**Given task**
The complete listing should be restated exactly.

**Exercise material**
──────────────────────────────

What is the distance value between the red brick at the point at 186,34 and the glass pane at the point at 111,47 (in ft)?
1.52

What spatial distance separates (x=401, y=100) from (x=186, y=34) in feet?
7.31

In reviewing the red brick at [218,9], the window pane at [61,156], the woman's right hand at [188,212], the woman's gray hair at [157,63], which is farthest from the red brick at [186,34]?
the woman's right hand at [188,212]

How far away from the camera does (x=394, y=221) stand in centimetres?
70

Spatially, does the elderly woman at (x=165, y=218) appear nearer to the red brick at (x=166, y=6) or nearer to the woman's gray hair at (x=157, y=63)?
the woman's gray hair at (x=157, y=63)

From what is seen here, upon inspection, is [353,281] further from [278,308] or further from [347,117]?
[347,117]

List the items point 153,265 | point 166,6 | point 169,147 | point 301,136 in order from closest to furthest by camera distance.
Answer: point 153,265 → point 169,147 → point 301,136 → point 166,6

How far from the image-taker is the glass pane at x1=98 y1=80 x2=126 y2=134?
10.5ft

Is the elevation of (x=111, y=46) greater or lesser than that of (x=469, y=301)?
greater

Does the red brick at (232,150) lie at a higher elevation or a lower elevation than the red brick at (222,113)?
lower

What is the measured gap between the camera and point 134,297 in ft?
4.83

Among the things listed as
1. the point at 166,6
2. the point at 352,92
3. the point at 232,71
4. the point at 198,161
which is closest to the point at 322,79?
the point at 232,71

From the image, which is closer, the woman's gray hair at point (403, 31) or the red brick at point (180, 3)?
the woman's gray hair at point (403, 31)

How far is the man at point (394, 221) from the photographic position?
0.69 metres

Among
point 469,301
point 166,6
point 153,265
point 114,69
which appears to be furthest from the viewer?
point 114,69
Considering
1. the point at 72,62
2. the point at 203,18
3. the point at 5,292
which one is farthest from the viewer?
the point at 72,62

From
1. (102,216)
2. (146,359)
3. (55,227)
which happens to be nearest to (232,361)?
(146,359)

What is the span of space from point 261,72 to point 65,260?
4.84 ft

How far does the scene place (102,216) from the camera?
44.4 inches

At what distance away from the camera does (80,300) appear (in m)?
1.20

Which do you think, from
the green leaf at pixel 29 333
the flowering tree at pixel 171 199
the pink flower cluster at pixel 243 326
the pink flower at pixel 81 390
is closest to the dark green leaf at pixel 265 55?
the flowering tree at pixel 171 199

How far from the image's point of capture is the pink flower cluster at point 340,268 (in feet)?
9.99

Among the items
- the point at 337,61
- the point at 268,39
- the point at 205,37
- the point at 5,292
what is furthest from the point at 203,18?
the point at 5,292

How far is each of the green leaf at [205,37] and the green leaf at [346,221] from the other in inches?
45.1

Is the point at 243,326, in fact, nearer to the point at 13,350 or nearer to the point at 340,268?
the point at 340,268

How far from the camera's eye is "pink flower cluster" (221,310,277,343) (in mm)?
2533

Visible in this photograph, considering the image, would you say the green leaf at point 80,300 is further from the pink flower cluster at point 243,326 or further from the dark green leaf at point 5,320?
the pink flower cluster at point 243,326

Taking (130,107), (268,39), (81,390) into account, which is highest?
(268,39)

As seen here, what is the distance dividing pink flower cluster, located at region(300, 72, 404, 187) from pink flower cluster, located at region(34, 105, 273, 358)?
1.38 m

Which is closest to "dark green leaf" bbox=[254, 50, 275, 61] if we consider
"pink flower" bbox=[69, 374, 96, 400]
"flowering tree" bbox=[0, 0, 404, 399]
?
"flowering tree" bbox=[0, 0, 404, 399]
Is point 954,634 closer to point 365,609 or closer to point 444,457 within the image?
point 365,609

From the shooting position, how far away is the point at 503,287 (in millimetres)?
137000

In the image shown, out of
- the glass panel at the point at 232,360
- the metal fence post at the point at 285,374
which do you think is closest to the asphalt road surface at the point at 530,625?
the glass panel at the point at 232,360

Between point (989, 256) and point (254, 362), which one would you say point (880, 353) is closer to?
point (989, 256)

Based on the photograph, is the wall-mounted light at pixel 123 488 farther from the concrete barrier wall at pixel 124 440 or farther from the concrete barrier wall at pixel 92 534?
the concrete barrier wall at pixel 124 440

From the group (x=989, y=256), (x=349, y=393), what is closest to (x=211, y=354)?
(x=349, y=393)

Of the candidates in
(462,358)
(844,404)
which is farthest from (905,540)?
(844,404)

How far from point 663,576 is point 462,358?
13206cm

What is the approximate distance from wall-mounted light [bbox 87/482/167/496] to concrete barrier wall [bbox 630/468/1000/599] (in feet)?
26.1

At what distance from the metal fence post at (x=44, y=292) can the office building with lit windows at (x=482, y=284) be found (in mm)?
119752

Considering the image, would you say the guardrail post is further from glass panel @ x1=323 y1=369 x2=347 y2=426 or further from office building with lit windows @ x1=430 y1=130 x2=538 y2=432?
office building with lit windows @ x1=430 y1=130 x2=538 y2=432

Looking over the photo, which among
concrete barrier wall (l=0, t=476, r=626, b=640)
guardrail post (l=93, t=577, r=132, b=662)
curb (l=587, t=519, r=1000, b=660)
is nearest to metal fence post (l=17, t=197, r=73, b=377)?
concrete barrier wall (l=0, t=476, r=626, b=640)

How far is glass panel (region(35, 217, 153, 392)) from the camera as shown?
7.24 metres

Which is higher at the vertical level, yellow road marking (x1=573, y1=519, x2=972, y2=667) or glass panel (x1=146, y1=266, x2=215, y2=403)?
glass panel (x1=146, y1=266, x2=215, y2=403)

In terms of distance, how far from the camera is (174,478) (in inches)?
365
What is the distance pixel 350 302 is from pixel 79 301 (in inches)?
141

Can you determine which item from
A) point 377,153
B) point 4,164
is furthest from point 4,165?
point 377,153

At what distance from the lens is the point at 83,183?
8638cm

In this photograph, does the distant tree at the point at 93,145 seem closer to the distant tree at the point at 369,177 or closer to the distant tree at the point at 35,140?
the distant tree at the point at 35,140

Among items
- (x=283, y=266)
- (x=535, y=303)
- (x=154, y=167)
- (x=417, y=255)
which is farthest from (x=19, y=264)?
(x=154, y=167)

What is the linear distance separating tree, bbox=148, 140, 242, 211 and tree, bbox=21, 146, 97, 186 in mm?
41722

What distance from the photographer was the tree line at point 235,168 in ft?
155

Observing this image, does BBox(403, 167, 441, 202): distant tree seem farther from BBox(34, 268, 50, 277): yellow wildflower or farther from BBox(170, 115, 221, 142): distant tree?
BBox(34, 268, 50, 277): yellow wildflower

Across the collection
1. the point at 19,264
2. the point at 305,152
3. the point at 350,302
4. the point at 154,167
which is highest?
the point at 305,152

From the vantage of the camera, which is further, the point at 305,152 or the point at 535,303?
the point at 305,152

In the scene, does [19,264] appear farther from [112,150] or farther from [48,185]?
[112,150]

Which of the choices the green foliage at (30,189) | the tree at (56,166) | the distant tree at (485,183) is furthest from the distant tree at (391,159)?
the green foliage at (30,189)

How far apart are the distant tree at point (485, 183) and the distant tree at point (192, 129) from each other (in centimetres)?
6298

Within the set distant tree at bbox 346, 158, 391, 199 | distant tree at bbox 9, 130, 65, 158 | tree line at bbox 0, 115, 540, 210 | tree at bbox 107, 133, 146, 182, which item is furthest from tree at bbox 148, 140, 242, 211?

──────────────────────────────

**The response**
What is the distance value between the red brick at the point at 186,34 and the glass pane at the point at 111,47 (in ft)?
1.52

What spatial distance separates (x=401, y=100) from (x=186, y=34) in feet?
7.31

In reviewing the red brick at [218,9], the window pane at [61,156], the woman's right hand at [188,212], the woman's gray hair at [157,63], which is farthest from the red brick at [186,34]?
the woman's right hand at [188,212]

How far away from the camera does (x=394, y=221) stand in centimetres?
70

Spatially, does the elderly woman at (x=165, y=218) appear nearer to the red brick at (x=166, y=6) or nearer to the woman's gray hair at (x=157, y=63)?
the woman's gray hair at (x=157, y=63)

From what is seen here, upon inspection, is [353,281] further from [278,308] or further from [347,117]?
[347,117]

List the items point 153,265 | point 166,6 | point 169,147 | point 301,136 in order from closest to furthest by camera distance.
Answer: point 153,265 → point 169,147 → point 301,136 → point 166,6

How far from the image-taker is the glass pane at x1=98 y1=80 x2=126 y2=134?
10.5ft

Is the elevation of (x=111, y=46) greater or lesser than that of (x=469, y=301)?
greater

Does the red brick at (232,150) lie at a higher elevation or a lower elevation than the red brick at (222,113)?
lower

What is the measured gap between the camera and point 134,297 in ft?
4.83

Among the things listed as
1. the point at 166,6
2. the point at 352,92
3. the point at 232,71
4. the point at 198,161
which is closest to the point at 322,79?
the point at 232,71

From the image, which is closer, the woman's gray hair at point (403, 31) or the red brick at point (180, 3)?
the woman's gray hair at point (403, 31)

How far is the man at point (394, 221) from the photographic position?
0.69 metres

Among
point 469,301
point 166,6
point 153,265
point 114,69
which appears to be furthest from the viewer?
point 114,69
Considering
1. the point at 72,62
2. the point at 203,18
3. the point at 5,292
which one is farthest from the viewer?
the point at 72,62

From
1. (102,216)
2. (146,359)
3. (55,227)
which happens to be nearest to (232,361)?
(146,359)

What is the span of space from point 261,72 to point 65,260?
4.84 ft

How far does the scene place (102,216) from the camera?
44.4 inches

At what distance away from the camera does (80,300) appear (in m)?
1.20

Which do you think, from
the green leaf at pixel 29 333
the flowering tree at pixel 171 199
the pink flower cluster at pixel 243 326
the pink flower at pixel 81 390
is closest to the dark green leaf at pixel 265 55?
the flowering tree at pixel 171 199

How far from the image's point of capture is the pink flower cluster at point 340,268 (in feet)?
9.99

Among the items
- the point at 337,61
- the point at 268,39
- the point at 205,37
- the point at 5,292
what is furthest from the point at 203,18?
the point at 5,292

How far is each of the green leaf at [205,37] and the green leaf at [346,221] from the other in inches?
45.1

Is the point at 243,326, in fact, nearer to the point at 13,350 or nearer to the point at 340,268?
the point at 340,268

How far from the camera's eye is "pink flower cluster" (221,310,277,343) (in mm)?
2533

Visible in this photograph, considering the image, would you say the green leaf at point 80,300 is further from the pink flower cluster at point 243,326 or further from the dark green leaf at point 5,320?
the pink flower cluster at point 243,326

Taking (130,107), (268,39), (81,390) into account, which is highest?
(268,39)

As seen here, what is the distance dividing pink flower cluster, located at region(300, 72, 404, 187) from pink flower cluster, located at region(34, 105, 273, 358)?
1.38 m

Which is closest to "dark green leaf" bbox=[254, 50, 275, 61] if we consider
"pink flower" bbox=[69, 374, 96, 400]
"flowering tree" bbox=[0, 0, 404, 399]
?
"flowering tree" bbox=[0, 0, 404, 399]
Is point 954,634 closer to point 365,609 or closer to point 444,457 within the image?
point 365,609

From the shooting position, how far away is the point at 503,287 (in millimetres)?
137000

In the image shown, out of
- the glass panel at the point at 232,360
- the metal fence post at the point at 285,374
which do you think is closest to the asphalt road surface at the point at 530,625?
the glass panel at the point at 232,360

Between point (989, 256) and point (254, 362), which one would you say point (880, 353) is closer to?
point (989, 256)

Based on the photograph, is the wall-mounted light at pixel 123 488 farther from the concrete barrier wall at pixel 124 440 or farther from the concrete barrier wall at pixel 92 534?
the concrete barrier wall at pixel 124 440

From the group (x=989, y=256), (x=349, y=393), what is closest to (x=211, y=354)?
(x=349, y=393)

Of the candidates in
(462,358)
(844,404)
which is farthest from (905,540)?
(844,404)

How far from point 663,576 is point 462,358?
13206cm

What is the approximate distance from wall-mounted light [bbox 87/482/167/496] to concrete barrier wall [bbox 630/468/1000/599] (in feet)?
26.1

At what distance from the metal fence post at (x=44, y=292) can the office building with lit windows at (x=482, y=284) be found (in mm)?
119752

Considering the image, would you say the guardrail post is further from glass panel @ x1=323 y1=369 x2=347 y2=426 or further from office building with lit windows @ x1=430 y1=130 x2=538 y2=432?
office building with lit windows @ x1=430 y1=130 x2=538 y2=432

Looking over the photo, which among
concrete barrier wall (l=0, t=476, r=626, b=640)
guardrail post (l=93, t=577, r=132, b=662)
curb (l=587, t=519, r=1000, b=660)
is nearest to metal fence post (l=17, t=197, r=73, b=377)?
concrete barrier wall (l=0, t=476, r=626, b=640)

How far is glass panel (region(35, 217, 153, 392)) from the camera as shown?
7.24 metres

Which is higher at the vertical level, yellow road marking (x1=573, y1=519, x2=972, y2=667) or glass panel (x1=146, y1=266, x2=215, y2=403)?
glass panel (x1=146, y1=266, x2=215, y2=403)

In terms of distance, how far from the camera is (174,478) (in inches)?
365
What is the distance pixel 350 302 is from pixel 79 301 (in inches)?
141

Can you determine which item from
A) point 377,153
B) point 4,164
is furthest from point 4,165?
point 377,153

At what distance from the lens is the point at 83,183?
8638cm

In this photograph, does the distant tree at the point at 93,145 seem closer to the distant tree at the point at 369,177 or closer to the distant tree at the point at 35,140?
the distant tree at the point at 35,140

Among items
- (x=283, y=266)
- (x=535, y=303)
- (x=154, y=167)
- (x=417, y=255)
which is farthest from (x=19, y=264)?
(x=154, y=167)

What is the linear distance separating tree, bbox=148, 140, 242, 211 and tree, bbox=21, 146, 97, 186 in mm?
41722

What distance from the photographer was the tree line at point 235,168 in ft?
155

Observing this image, does BBox(403, 167, 441, 202): distant tree seem farther from BBox(34, 268, 50, 277): yellow wildflower or farther from BBox(170, 115, 221, 142): distant tree?
BBox(34, 268, 50, 277): yellow wildflower

Across the collection
1. the point at 19,264
2. the point at 305,152
3. the point at 350,302
4. the point at 154,167
which is highest?
the point at 305,152

From the vantage of the camera, which is further, the point at 305,152 or the point at 535,303?
the point at 305,152

In the scene, does [19,264] appear farther from [112,150] or farther from [48,185]?
[112,150]

Which of the choices the green foliage at (30,189) | the tree at (56,166) | the distant tree at (485,183) is furthest from the distant tree at (391,159)?
the green foliage at (30,189)

How far apart are the distant tree at point (485, 183) and the distant tree at point (192, 129) from each other (in centimetres)?
6298

Within the set distant tree at bbox 346, 158, 391, 199 | distant tree at bbox 9, 130, 65, 158 | tree line at bbox 0, 115, 540, 210 | tree at bbox 107, 133, 146, 182, which item is furthest from tree at bbox 148, 140, 242, 211?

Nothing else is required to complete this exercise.